На других, профильных, экзаменах было уже проще. Сначала, правда, преподаватели вскидывали брови, протирали очки и пристально вглядывались в безвестного наглеца, который обманным путем (без протекции и коррупции) хотел пролезть в один из крупнейших храмов высшего образования. Но, в конце концов, видя его героическое сопротивление и нетривиальные способности, приемная комиссия на каждом экзамене соглашалась на высшую оценку. Растроганные преподаватели махали рукой: хрен, мол, с ним, с принципом волосатой руки — ведь, по-совести, именно такие абитуриенты и должны превращаться в студентов престижных вузов.

Институт этот ему присоветовал отец, Денис Макарович. Сам он всю жизнь трубил инженером на производстве. В новые рыночные времена не вписался — не того склада характера. В плавание за деньгами, как многие коллеги, не пустился, остался на заводе. Но голова у него — как Академия Наук. Макар башковитый в него пошел.

— Ты парень способный, — наставлял отец, когда как-то в выходной завтракали вместе. — Много разных профессий можешь выбрать. И экономические, и технические, компьютерные всякие… И когда выучишься, ты, думаю, станешь хорошим специалистом. Но тебе будет скучно, поверь мне. Лучше всего тебе заниматься серьезной наукой, стать ученым.

Макар пил чай и чуть не поперхнулся.

— Ты что, папа? Какая наука… Хочешь, чтоб я всю жизнь копейки получал?

— Не горячись… Экономистов разных, юристов, психологов и маркетологов сейчас как собак нерезаных. Компьютерщиков скоро будет столько же. Хотя, у хороших программистов, я думаю, приличные перспективы… Но это планка для умов выше среднего, только и всего. А я верю в тебя и считаю, что настоящие возможности откроются для тебя только в науке.

— В какой? — скривился Макар.

— В генетике, например.

Отец откинулся на спинку стула.

— За генетикой — будущее. Сейчас, сынок, генетика — это целая отрасль наук, и уже большая экономика в мире завязана на нее… Ну, у нас пока с этим плохо, согласен. Нашему государству наука не нужна. Но скоро все должно измениться. Даже если государство не опомнится, частные структуры возьмут это дело в свои руки. А на Западе хорошие ученые вообще в цене. Так что можно будет найти и чем мозги занять, и как на хлеб с маслом заработать…

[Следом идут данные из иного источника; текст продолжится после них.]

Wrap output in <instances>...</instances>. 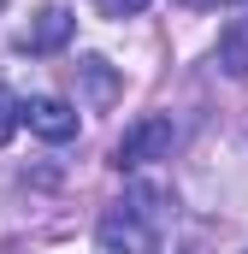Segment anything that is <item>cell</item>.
<instances>
[{"label":"cell","mask_w":248,"mask_h":254,"mask_svg":"<svg viewBox=\"0 0 248 254\" xmlns=\"http://www.w3.org/2000/svg\"><path fill=\"white\" fill-rule=\"evenodd\" d=\"M172 142H178V125H172L166 113H142V119H136V125L119 136V154H113V166L136 172V166L172 160Z\"/></svg>","instance_id":"7a4b0ae2"},{"label":"cell","mask_w":248,"mask_h":254,"mask_svg":"<svg viewBox=\"0 0 248 254\" xmlns=\"http://www.w3.org/2000/svg\"><path fill=\"white\" fill-rule=\"evenodd\" d=\"M178 6H189V12H213V6H225V0H178Z\"/></svg>","instance_id":"ba28073f"},{"label":"cell","mask_w":248,"mask_h":254,"mask_svg":"<svg viewBox=\"0 0 248 254\" xmlns=\"http://www.w3.org/2000/svg\"><path fill=\"white\" fill-rule=\"evenodd\" d=\"M24 125V101L12 95V89H0V148L12 142V130Z\"/></svg>","instance_id":"52a82bcc"},{"label":"cell","mask_w":248,"mask_h":254,"mask_svg":"<svg viewBox=\"0 0 248 254\" xmlns=\"http://www.w3.org/2000/svg\"><path fill=\"white\" fill-rule=\"evenodd\" d=\"M219 71L225 77H248V18H231L219 30Z\"/></svg>","instance_id":"5b68a950"},{"label":"cell","mask_w":248,"mask_h":254,"mask_svg":"<svg viewBox=\"0 0 248 254\" xmlns=\"http://www.w3.org/2000/svg\"><path fill=\"white\" fill-rule=\"evenodd\" d=\"M148 201H154V190H136L130 201L101 213V225H95L101 254H160V219L148 213Z\"/></svg>","instance_id":"6da1fadb"},{"label":"cell","mask_w":248,"mask_h":254,"mask_svg":"<svg viewBox=\"0 0 248 254\" xmlns=\"http://www.w3.org/2000/svg\"><path fill=\"white\" fill-rule=\"evenodd\" d=\"M24 125L42 142H71L77 136V107L60 101V95H36V101H24Z\"/></svg>","instance_id":"3957f363"},{"label":"cell","mask_w":248,"mask_h":254,"mask_svg":"<svg viewBox=\"0 0 248 254\" xmlns=\"http://www.w3.org/2000/svg\"><path fill=\"white\" fill-rule=\"evenodd\" d=\"M71 30H77V18H71L65 6H48V12H36V24H30V36H24V48H30V54H60L65 42H71Z\"/></svg>","instance_id":"277c9868"},{"label":"cell","mask_w":248,"mask_h":254,"mask_svg":"<svg viewBox=\"0 0 248 254\" xmlns=\"http://www.w3.org/2000/svg\"><path fill=\"white\" fill-rule=\"evenodd\" d=\"M77 71H83V83H89V101H95V107H113V95H119L113 65L101 60V54H89V60H77Z\"/></svg>","instance_id":"8992f818"}]
</instances>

Да-а… Макара такой поворотец озадачил. Нет, он знал, конечно, что голова у него варит, что надо учиться дальше, и в будущем работать головой, а не руками.

Но, наука…

Какая наука!.. За окном 1995 год… В стране полная… демократия. Он, еще школьник, уже прекрасно усвоил, что жизнь вокруг проста до безобразия. Во главе всего стоит Коммерция. Которая зародилась и разрослась до непристойных размеров в питательной жиже Хаоса. Но этот Хаос — вовсе не естественный хаос. Этот Хаос — рукотворный, строго структурированный и заботливо поддерживаемый. Со всей этой неразберихи, наплевательства на всех и вся, разгрома силовых структур, кормится огромная армия бандитов всех уровней и калибров — с самого низу до самого верху.